I am aware the user impersonation question has already been asked several times. Unfortunately, none of the questions I read so far provided a reproducible guideline or overall concept how to do this in a secure way. Since every action needs to be logged, I can't use a hack to do this.
For that reason, I would like to kindly ask the community once again for advice and sanity check of my own ideas. Also, new approach suggestions are warmly welcome.
The questions I read so far include:
- IdentityServer4 - How to Implement Impersonation
- Allow supporter to sign in as another user
- Impersonate with IdentityServer, with having an actor claim for the impersonated user
- Identityserver3 - User Impersonation
Introduction
Basically, I have an ASP.NET Core Razor Pages app and an ASP.NET Core Web API, both protected by Duende IdentityServer.

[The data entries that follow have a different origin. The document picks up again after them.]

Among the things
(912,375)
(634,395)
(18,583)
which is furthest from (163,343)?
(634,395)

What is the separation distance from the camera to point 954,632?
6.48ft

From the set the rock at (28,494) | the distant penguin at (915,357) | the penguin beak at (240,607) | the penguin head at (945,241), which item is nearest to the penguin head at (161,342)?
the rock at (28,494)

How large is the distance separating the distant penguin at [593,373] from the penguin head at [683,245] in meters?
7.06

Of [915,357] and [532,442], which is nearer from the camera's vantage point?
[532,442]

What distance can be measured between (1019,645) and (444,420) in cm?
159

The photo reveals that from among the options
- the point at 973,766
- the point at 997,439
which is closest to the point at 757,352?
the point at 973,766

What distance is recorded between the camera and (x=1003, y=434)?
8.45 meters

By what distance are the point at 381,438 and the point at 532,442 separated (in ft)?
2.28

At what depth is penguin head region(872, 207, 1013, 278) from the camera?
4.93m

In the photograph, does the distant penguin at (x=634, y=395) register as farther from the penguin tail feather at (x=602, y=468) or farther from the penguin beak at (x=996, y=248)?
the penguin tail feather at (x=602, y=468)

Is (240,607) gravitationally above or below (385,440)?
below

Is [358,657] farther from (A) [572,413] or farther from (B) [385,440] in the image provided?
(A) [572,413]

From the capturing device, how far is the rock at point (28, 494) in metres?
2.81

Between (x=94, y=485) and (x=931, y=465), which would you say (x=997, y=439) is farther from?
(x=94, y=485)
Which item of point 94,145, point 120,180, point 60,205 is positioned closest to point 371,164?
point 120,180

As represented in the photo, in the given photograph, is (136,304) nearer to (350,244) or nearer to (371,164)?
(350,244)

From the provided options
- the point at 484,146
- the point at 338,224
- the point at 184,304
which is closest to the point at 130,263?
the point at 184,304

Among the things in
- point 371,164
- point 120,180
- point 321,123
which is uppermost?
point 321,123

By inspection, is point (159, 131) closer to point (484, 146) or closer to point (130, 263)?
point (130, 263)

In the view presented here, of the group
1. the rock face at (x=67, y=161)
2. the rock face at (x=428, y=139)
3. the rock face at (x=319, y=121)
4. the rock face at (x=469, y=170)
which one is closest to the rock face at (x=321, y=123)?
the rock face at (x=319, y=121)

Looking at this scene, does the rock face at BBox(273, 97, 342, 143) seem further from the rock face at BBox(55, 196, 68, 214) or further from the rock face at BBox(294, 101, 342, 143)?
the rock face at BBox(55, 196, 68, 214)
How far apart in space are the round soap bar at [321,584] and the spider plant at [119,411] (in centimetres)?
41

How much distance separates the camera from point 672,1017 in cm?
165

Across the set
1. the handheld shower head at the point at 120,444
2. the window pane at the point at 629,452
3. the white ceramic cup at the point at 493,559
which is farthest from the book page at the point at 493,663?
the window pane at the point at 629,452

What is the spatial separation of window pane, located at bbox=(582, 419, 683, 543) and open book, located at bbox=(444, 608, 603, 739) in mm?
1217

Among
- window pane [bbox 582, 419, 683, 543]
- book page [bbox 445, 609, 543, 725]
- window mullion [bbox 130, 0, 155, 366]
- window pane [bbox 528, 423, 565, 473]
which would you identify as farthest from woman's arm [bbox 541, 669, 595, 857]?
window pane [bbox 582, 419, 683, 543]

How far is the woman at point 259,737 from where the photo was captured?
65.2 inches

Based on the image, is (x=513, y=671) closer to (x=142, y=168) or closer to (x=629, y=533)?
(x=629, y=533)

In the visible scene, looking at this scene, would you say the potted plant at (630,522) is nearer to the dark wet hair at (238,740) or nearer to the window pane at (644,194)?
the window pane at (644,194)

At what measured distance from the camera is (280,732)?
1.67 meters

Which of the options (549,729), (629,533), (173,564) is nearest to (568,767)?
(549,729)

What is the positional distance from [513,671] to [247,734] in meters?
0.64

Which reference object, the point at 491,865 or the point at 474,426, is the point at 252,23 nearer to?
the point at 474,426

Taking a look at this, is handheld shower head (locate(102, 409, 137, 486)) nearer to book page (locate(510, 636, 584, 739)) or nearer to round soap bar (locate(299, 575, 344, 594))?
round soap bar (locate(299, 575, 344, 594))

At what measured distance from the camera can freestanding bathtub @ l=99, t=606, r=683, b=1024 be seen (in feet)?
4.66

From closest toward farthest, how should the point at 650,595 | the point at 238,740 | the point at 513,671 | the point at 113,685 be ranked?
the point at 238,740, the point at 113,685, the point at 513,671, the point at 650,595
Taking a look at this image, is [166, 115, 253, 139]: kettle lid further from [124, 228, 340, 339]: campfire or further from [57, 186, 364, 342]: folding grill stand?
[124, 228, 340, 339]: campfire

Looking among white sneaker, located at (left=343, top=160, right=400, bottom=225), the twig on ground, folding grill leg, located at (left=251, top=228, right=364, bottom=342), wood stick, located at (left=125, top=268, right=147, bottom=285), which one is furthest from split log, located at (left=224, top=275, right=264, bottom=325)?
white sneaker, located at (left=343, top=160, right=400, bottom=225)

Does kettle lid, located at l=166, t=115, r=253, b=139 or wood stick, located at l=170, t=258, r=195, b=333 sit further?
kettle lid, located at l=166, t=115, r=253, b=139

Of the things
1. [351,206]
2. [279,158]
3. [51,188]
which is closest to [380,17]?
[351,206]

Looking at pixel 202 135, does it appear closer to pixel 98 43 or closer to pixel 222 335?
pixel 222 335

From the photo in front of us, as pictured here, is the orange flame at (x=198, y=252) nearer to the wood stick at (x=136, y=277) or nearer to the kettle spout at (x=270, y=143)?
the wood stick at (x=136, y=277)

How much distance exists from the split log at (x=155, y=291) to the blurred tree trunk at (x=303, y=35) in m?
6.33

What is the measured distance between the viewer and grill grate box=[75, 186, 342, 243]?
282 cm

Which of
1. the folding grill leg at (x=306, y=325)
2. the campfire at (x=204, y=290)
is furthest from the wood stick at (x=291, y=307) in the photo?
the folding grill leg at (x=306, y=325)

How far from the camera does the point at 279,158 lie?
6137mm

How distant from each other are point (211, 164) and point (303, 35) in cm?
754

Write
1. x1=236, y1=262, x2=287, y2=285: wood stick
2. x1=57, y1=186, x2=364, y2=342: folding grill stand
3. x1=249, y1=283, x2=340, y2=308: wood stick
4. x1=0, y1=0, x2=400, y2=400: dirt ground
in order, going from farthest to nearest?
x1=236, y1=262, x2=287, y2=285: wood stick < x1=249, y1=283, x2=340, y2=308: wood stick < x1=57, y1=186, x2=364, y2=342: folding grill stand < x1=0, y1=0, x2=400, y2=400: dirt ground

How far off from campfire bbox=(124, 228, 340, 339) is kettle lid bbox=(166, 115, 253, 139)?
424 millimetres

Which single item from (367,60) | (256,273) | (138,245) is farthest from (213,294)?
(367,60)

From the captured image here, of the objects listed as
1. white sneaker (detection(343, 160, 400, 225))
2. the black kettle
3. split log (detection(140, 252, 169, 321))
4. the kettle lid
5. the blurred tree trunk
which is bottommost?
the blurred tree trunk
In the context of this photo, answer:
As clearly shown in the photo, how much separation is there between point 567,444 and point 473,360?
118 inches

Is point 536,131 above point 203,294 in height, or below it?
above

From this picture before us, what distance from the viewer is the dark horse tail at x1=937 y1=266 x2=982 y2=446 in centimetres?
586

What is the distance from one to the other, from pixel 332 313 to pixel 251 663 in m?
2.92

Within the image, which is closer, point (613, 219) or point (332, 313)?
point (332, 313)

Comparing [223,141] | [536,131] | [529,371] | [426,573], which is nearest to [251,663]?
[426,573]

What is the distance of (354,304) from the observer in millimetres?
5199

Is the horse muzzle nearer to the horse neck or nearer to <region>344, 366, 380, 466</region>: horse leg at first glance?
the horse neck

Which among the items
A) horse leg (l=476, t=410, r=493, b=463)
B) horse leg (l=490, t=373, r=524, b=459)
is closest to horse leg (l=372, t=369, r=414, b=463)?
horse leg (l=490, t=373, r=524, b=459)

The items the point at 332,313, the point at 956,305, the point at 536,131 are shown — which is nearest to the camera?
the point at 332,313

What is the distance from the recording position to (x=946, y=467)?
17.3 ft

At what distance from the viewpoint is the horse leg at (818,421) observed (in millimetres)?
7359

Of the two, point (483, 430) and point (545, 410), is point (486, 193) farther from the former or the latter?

Support Engineers need to be able to impersonate customers for service reasons ONLY after the customer consented to impersonation. Basic work flow:
- in the Razor Pages app, the customer activates "Grant Impersonation Permission" under his/her personal settings
- impersonation permissions are valid for a maximum of 7 days
- customers can revoke impersonation permissions at any time
- Support Engineers are then able to log in as any customer that granted impersonation permission at the back office (without the customer being present, no remote-desktop style)
Approach 1:
When the customer grants permission, use the Token Exchange mechanism to exchange for a new access token with a life time of 7 days. Store this token in a database in IdentityServer and allow only Support Engineers to get a customer's access token via a Controller using the customer's ID, name etc.
While this would work, I'm not comfortable with the idea of storing long-lived access tokens.
Approach 2:
When a Support Engineer logs in, based on his identity, show a custom consent screen where customers can be selected for impersonation and then log in as the selected customer. The Support Engineer would then get the access token as well as the ID token.
The biggest problem is:
Are there any extension points/mechanisms in IdentityServer to be hooked-in to control the sign-in process to kind of turn the sign-in process to log in the customer instead of the Support Engineer? Is even possible to do this in IdentityServer?
Approach 3:
In Allow supporter to sign in as another user, user mackie pointed out a high-level view of a impersonation feature. Here are the steps:
- Navigate to client application Sign in using whatever credentials
- Check if any impersonation permissions exist (how these are defined is entirely up to you)
- Prompt for impersonation account selection (or just continue as self)
- Sign in as the selected account (with record of original actor)
- Redirect to authorize endpoint
- Issue tokens and redirect back to client application
How are steps 4. to 6. done in practice? Any suggestions on that?
I have a question about the problem in your
Approach 2. The essence of user impersonation is actually to use "pseudo-token" to impersonate a user to verify some operations or permissions. Or maybe you just want to log all actions performed by the impersonated user?I think maybe you can intercept on login like in this link. But I think it may be better to add some specific identification to it when the interception is successful, instead of directly using the user's information to log in. I think logging in the customer instead of the Support Engineer might not be a user impersonation anymore (just a personal opinion).
In addition,
acr_valuesis mentioned in the link you provided. From your description,acr_valuesseems to have some fit:For the usage of acr_values, you can refer to this link.
Other link:Impersonation workflow.
This is just my understanding and a suggestion, if I have any understanding wrong, please correct it.